PROVIDED INFORMATION:
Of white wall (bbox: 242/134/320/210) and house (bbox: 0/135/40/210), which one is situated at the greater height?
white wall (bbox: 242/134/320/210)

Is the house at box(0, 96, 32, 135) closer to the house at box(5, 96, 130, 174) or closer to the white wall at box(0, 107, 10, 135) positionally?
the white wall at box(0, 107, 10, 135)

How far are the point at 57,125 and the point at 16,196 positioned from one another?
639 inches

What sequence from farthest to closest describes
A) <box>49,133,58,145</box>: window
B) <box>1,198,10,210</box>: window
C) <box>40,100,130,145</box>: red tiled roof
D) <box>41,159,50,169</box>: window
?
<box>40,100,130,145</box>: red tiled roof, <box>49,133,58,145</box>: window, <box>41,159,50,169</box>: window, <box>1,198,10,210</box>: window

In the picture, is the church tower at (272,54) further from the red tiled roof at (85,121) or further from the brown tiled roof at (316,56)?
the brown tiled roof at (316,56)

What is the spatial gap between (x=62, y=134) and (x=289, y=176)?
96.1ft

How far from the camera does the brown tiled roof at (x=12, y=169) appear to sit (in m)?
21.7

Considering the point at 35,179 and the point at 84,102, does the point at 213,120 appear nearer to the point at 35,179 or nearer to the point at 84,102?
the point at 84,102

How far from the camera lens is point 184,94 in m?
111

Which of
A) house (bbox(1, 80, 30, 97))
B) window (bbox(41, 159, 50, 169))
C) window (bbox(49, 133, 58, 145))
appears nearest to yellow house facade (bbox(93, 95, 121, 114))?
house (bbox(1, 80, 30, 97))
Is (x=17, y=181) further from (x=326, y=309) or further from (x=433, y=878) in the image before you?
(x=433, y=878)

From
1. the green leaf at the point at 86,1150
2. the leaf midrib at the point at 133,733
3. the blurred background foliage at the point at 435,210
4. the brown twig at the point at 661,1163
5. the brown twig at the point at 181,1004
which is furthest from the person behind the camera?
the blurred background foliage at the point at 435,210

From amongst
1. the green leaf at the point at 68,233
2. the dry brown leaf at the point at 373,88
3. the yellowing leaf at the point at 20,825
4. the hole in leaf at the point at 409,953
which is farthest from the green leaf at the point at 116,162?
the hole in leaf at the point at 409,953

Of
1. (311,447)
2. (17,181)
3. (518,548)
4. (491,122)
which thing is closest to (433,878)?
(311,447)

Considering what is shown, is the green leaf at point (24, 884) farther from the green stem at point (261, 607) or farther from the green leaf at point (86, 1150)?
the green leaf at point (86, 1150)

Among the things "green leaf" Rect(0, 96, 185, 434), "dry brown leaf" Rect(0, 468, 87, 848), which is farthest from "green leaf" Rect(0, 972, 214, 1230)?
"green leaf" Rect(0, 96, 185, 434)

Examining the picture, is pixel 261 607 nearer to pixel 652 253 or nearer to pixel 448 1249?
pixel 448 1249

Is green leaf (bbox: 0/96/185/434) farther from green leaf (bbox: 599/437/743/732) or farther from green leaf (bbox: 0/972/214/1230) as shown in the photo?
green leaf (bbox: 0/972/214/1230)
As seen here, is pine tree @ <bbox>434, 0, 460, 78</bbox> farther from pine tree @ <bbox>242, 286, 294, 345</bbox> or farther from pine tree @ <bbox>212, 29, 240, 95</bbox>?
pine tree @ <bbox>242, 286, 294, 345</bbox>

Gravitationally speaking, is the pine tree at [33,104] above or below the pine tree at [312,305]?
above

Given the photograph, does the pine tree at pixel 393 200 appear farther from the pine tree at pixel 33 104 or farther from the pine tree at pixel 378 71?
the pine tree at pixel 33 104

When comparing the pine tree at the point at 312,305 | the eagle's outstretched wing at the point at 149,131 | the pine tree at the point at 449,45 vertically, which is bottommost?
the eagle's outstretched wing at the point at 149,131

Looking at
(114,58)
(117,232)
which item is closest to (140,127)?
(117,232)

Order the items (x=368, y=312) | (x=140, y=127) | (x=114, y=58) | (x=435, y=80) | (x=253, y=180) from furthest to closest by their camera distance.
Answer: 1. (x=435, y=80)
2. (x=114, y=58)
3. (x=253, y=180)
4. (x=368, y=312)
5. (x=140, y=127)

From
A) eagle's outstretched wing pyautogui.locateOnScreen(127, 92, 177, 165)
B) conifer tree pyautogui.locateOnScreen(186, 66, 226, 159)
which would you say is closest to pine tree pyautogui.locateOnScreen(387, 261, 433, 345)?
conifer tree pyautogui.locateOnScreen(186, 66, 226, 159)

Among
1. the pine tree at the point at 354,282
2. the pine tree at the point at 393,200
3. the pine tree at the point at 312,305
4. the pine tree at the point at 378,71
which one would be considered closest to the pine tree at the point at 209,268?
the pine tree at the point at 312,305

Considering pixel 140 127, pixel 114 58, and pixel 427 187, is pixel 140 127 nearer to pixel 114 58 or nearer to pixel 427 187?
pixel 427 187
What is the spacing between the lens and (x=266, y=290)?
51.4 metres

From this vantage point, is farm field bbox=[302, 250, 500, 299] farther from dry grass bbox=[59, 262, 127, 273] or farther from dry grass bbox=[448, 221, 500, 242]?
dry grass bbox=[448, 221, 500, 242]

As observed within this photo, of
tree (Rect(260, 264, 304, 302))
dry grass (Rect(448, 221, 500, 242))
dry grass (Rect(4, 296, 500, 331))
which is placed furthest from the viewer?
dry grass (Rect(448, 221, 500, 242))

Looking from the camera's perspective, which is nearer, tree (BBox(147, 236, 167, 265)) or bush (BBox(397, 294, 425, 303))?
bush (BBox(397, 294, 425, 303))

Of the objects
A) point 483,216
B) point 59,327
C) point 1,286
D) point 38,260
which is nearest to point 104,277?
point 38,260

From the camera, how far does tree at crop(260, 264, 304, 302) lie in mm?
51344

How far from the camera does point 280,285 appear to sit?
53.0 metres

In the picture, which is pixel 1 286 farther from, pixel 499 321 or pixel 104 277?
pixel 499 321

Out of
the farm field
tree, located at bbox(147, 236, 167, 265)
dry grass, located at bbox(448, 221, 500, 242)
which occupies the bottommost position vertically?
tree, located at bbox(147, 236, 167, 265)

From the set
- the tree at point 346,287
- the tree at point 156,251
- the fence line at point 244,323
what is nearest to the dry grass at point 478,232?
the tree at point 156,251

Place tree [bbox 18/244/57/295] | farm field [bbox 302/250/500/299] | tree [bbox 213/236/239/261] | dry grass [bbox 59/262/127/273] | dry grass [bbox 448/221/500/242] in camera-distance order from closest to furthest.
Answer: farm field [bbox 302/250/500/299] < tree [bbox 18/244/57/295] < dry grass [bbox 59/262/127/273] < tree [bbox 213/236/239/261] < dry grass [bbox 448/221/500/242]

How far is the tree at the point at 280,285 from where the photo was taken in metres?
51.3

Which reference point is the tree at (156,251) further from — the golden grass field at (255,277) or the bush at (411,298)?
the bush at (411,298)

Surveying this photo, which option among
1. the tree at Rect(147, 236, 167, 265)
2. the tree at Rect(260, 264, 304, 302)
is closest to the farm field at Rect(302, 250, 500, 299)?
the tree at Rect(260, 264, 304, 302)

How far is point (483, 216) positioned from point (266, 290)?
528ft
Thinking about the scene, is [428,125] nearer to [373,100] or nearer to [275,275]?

TO DO: Return the entire listing above word for word, from its first line through its last, with nothing added, dropped, or changed.

FULL OUTPUT:
Of white wall (bbox: 242/134/320/210) and house (bbox: 0/135/40/210), which one is situated at the greater height?
white wall (bbox: 242/134/320/210)

Is the house at box(0, 96, 32, 135) closer to the house at box(5, 96, 130, 174) or closer to the white wall at box(0, 107, 10, 135) positionally?
the white wall at box(0, 107, 10, 135)

How far are the point at 57,125 and the point at 16,196 positioned from one another?
639 inches

What sequence from farthest to closest describes
A) <box>49,133,58,145</box>: window
B) <box>1,198,10,210</box>: window
C) <box>40,100,130,145</box>: red tiled roof
D) <box>41,159,50,169</box>: window
?
<box>40,100,130,145</box>: red tiled roof, <box>49,133,58,145</box>: window, <box>41,159,50,169</box>: window, <box>1,198,10,210</box>: window

In the picture, is the church tower at (272,54) further from the red tiled roof at (85,121) or further from the brown tiled roof at (316,56)?
the brown tiled roof at (316,56)

What is the spatial gap between (x=62, y=134) and (x=289, y=176)?
96.1ft

How far from the camera does the brown tiled roof at (x=12, y=169) appear to sit (in m)?
21.7

Considering the point at 35,179 and the point at 84,102, does the point at 213,120 appear nearer to the point at 35,179 or nearer to the point at 84,102?
the point at 84,102

How far from the camera lens is point 184,94 in m?
111

Which of
A) house (bbox(1, 80, 30, 97))
B) window (bbox(41, 159, 50, 169))
C) window (bbox(49, 133, 58, 145))
appears nearest to yellow house facade (bbox(93, 95, 121, 114))?
house (bbox(1, 80, 30, 97))
Is (x=17, y=181) further from (x=326, y=309) or further from (x=433, y=878) in the image before you?
(x=433, y=878)

From
1. the green leaf at the point at 86,1150
2. the leaf midrib at the point at 133,733
3. the blurred background foliage at the point at 435,210
4. the brown twig at the point at 661,1163
5. the brown twig at the point at 181,1004
which is furthest from the person behind the camera?
the blurred background foliage at the point at 435,210

From amongst
1. the green leaf at the point at 68,233
2. the dry brown leaf at the point at 373,88
3. the yellowing leaf at the point at 20,825
4. the hole in leaf at the point at 409,953
which is farthest from the green leaf at the point at 116,162?
the hole in leaf at the point at 409,953

Of
1. (311,447)
2. (17,181)
3. (518,548)
4. (491,122)
which thing is closest to (433,878)?
(311,447)

Considering what is shown, is the green leaf at point (24, 884) farther from the green stem at point (261, 607) or farther from the green leaf at point (86, 1150)?
the green leaf at point (86, 1150)

Among the things "green leaf" Rect(0, 96, 185, 434), "dry brown leaf" Rect(0, 468, 87, 848), which is farthest from "green leaf" Rect(0, 972, 214, 1230)?
"green leaf" Rect(0, 96, 185, 434)

Examining the picture, is pixel 261 607 nearer to pixel 652 253 or nearer to pixel 448 1249?
pixel 448 1249

Is green leaf (bbox: 0/96/185/434) farther from green leaf (bbox: 599/437/743/732) or farther from green leaf (bbox: 0/972/214/1230) as shown in the photo?
green leaf (bbox: 0/972/214/1230)
As seen here, is pine tree @ <bbox>434, 0, 460, 78</bbox> farther from pine tree @ <bbox>242, 286, 294, 345</bbox> or farther from pine tree @ <bbox>212, 29, 240, 95</bbox>?
pine tree @ <bbox>242, 286, 294, 345</bbox>

Gravitationally speaking, is the pine tree at [33,104] above or below the pine tree at [312,305]?
above

Given the photograph, does the pine tree at pixel 393 200 appear farther from the pine tree at pixel 33 104 or farther from the pine tree at pixel 378 71?
the pine tree at pixel 33 104

When comparing the pine tree at the point at 312,305 | the eagle's outstretched wing at the point at 149,131 | the pine tree at the point at 449,45 vertically, which is bottommost?
the eagle's outstretched wing at the point at 149,131

Looking at
(114,58)
(117,232)
which item is closest to (140,127)?
(117,232)

Order the items (x=368, y=312) | (x=140, y=127) | (x=114, y=58) | (x=435, y=80) | (x=253, y=180) from furthest to closest by their camera distance.
Answer: 1. (x=435, y=80)
2. (x=114, y=58)
3. (x=253, y=180)
4. (x=368, y=312)
5. (x=140, y=127)

From
A) eagle's outstretched wing pyautogui.locateOnScreen(127, 92, 177, 165)
B) conifer tree pyautogui.locateOnScreen(186, 66, 226, 159)
which would you say is closest to pine tree pyautogui.locateOnScreen(387, 261, 433, 345)?
conifer tree pyautogui.locateOnScreen(186, 66, 226, 159)

Among
1. the pine tree at the point at 354,282
2. the pine tree at the point at 393,200
3. the pine tree at the point at 312,305
4. the pine tree at the point at 378,71
which one would be considered closest to the pine tree at the point at 209,268?
the pine tree at the point at 312,305

Considering pixel 140 127, pixel 114 58, and pixel 427 187, is pixel 140 127 nearer to pixel 114 58 or nearer to pixel 427 187?
pixel 427 187
What is the spacing between the lens and (x=266, y=290)?
51.4 metres

From this vantage point, is farm field bbox=[302, 250, 500, 299] farther from dry grass bbox=[59, 262, 127, 273] or farther from dry grass bbox=[448, 221, 500, 242]?
dry grass bbox=[448, 221, 500, 242]

As observed within this photo, of
tree (Rect(260, 264, 304, 302))
dry grass (Rect(448, 221, 500, 242))
dry grass (Rect(4, 296, 500, 331))
which is placed furthest from the viewer?
dry grass (Rect(448, 221, 500, 242))

Looking from the camera's perspective, which is nearer, tree (BBox(147, 236, 167, 265)) or bush (BBox(397, 294, 425, 303))?
bush (BBox(397, 294, 425, 303))

Of the objects
A) point 483,216
B) point 59,327
C) point 1,286
D) point 38,260
which is nearest to point 104,277?
point 38,260

From the camera, how far does tree at crop(260, 264, 304, 302) lie in mm?
51344

How far from the camera does point 280,285 appear to sit?
53.0 metres

In the picture, which is pixel 1 286 farther from, pixel 499 321 or pixel 104 277?
pixel 499 321

Out of
the farm field
tree, located at bbox(147, 236, 167, 265)
dry grass, located at bbox(448, 221, 500, 242)
which occupies the bottommost position vertically?
tree, located at bbox(147, 236, 167, 265)

From the set
- the tree at point 346,287
- the tree at point 156,251
- the fence line at point 244,323
what is nearest to the dry grass at point 478,232?
the tree at point 156,251

Place tree [bbox 18/244/57/295] | farm field [bbox 302/250/500/299] | tree [bbox 213/236/239/261] | dry grass [bbox 59/262/127/273] | dry grass [bbox 448/221/500/242] in camera-distance order from closest to furthest.
Answer: farm field [bbox 302/250/500/299] < tree [bbox 18/244/57/295] < dry grass [bbox 59/262/127/273] < tree [bbox 213/236/239/261] < dry grass [bbox 448/221/500/242]

How far is the tree at the point at 280,285 from where the photo was taken in metres?
51.3

Which reference point is the tree at (156,251) further from — the golden grass field at (255,277) or the bush at (411,298)?
the bush at (411,298)

Surveying this photo, which option among
1. the tree at Rect(147, 236, 167, 265)
2. the tree at Rect(260, 264, 304, 302)
is closest to the farm field at Rect(302, 250, 500, 299)?
the tree at Rect(260, 264, 304, 302)

How far is point (483, 216) positioned from point (266, 290)?
528ft
Thinking about the scene, is [428,125] nearer to [373,100] or nearer to [275,275]?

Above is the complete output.